=== Task statement ===
Transcribe, line for line and without changes, everything in the listing below from the line containing "Arrange these items" down to the line containing "3. point 77,79", including both of those lines.

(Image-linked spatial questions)
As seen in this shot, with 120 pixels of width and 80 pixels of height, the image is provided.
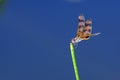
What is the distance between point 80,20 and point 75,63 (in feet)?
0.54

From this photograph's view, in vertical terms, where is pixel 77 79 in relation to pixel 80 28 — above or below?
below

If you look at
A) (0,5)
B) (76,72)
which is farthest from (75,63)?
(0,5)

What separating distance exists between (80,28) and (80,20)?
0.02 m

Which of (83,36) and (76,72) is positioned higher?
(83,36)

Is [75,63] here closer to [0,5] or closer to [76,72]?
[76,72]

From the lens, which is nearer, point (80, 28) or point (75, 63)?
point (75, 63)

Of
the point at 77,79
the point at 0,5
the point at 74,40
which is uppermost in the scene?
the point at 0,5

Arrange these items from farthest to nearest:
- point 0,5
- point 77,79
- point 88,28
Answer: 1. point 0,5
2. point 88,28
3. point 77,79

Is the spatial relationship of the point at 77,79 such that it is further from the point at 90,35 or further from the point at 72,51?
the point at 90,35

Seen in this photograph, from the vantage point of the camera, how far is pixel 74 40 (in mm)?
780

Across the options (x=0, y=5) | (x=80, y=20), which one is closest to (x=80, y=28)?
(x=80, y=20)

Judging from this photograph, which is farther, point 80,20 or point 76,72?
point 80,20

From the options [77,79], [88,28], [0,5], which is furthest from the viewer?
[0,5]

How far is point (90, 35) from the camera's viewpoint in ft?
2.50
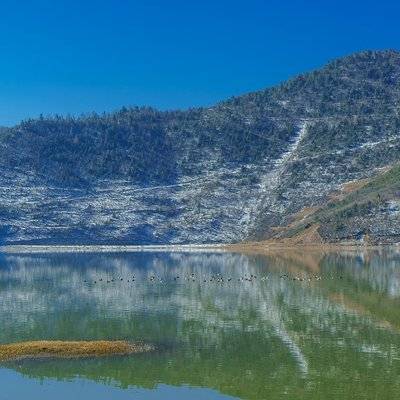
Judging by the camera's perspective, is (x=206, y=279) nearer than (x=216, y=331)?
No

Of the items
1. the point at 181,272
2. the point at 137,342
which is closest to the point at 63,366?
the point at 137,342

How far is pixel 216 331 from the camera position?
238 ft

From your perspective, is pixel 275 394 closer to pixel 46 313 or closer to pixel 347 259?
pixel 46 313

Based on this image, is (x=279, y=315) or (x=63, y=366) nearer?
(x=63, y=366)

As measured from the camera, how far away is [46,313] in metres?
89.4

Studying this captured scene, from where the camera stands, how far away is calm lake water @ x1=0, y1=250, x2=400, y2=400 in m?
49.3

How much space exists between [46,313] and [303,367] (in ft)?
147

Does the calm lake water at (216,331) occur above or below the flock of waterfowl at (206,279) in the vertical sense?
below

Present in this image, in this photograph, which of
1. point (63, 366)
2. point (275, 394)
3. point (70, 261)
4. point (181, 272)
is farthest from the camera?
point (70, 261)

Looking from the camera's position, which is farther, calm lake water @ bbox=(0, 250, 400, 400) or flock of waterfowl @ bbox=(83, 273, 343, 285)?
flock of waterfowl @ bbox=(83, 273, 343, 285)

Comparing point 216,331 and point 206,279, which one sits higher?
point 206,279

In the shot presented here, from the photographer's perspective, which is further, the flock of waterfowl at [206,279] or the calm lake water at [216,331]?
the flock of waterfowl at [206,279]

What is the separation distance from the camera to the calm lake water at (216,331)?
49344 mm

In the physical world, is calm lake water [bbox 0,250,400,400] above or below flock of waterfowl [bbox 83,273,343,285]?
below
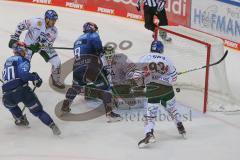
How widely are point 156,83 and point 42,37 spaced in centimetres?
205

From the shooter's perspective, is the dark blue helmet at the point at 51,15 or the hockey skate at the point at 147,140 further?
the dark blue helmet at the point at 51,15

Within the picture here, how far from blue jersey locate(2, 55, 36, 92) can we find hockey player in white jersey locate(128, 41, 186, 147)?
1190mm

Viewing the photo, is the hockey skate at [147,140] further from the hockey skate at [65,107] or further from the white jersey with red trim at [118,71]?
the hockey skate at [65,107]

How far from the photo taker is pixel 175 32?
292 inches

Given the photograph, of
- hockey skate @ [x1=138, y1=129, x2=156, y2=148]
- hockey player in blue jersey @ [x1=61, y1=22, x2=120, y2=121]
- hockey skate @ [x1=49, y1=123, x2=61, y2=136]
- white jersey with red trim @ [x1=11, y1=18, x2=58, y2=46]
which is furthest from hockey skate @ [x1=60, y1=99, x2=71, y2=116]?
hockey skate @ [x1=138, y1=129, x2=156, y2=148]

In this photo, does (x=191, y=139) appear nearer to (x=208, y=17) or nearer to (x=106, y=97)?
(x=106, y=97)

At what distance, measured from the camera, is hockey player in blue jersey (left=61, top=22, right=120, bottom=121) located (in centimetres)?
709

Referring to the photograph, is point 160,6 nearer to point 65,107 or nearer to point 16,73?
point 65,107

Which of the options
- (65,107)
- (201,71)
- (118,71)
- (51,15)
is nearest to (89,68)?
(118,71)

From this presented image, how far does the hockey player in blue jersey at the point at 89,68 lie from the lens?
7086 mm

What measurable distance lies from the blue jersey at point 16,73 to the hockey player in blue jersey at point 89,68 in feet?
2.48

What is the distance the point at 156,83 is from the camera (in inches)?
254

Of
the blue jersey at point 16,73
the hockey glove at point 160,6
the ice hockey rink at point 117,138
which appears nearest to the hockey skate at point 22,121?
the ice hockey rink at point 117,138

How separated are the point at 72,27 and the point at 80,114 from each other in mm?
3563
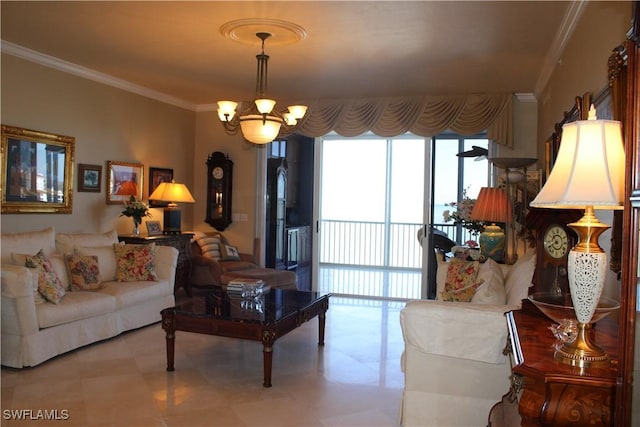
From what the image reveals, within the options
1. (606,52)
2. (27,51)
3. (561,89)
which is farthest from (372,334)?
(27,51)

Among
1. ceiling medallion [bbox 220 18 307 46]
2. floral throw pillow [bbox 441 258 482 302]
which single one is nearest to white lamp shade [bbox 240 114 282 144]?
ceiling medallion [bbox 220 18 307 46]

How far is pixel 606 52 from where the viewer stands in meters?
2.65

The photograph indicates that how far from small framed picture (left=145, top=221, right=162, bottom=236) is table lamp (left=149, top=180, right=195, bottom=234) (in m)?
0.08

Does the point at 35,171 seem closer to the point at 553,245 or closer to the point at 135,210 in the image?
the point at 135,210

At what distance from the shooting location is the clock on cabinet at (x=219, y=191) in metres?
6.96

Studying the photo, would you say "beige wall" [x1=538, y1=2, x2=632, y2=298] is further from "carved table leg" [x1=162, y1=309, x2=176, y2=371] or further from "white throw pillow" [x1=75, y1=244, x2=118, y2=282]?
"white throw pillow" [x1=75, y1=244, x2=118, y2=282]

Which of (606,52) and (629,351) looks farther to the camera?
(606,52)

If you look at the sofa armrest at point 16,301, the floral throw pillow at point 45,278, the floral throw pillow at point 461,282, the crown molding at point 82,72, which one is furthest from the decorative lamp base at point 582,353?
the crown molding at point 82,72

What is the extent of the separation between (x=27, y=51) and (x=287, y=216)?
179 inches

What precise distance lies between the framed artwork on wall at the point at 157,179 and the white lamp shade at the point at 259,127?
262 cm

* * *

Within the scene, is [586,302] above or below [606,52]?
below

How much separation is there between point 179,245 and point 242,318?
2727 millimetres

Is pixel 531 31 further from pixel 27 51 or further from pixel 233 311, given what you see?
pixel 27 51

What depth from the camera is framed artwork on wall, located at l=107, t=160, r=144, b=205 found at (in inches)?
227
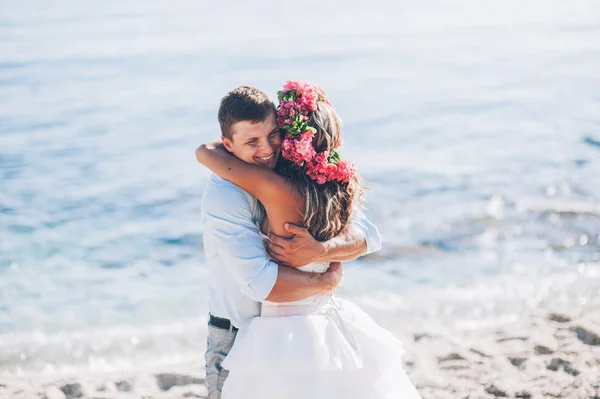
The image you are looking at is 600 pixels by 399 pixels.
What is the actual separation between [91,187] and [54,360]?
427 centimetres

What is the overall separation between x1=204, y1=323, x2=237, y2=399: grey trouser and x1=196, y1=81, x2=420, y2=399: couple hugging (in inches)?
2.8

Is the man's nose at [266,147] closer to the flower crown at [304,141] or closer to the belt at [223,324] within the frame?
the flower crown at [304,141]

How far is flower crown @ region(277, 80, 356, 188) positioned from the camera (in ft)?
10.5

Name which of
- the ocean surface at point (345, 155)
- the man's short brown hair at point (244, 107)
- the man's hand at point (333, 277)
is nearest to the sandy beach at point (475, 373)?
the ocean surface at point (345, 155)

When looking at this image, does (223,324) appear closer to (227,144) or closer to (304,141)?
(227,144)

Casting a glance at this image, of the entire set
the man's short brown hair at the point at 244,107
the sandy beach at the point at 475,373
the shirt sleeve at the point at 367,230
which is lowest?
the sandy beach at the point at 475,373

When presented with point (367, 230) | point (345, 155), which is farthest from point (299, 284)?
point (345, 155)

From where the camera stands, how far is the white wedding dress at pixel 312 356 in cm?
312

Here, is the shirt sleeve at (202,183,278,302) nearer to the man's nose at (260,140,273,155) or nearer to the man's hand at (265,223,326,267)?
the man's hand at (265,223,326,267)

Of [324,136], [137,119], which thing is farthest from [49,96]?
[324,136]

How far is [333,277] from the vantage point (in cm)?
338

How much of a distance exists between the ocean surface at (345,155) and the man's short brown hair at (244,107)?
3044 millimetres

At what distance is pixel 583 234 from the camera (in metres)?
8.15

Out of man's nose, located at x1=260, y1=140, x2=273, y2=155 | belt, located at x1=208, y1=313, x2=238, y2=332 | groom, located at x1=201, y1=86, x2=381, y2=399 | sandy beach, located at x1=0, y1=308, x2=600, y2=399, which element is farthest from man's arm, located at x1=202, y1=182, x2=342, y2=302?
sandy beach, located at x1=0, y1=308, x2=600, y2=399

=== Expected answer ===
Arrange these items from farthest to nearest:
- point 0,5
- point 77,79
- point 88,28
Answer: 1. point 0,5
2. point 88,28
3. point 77,79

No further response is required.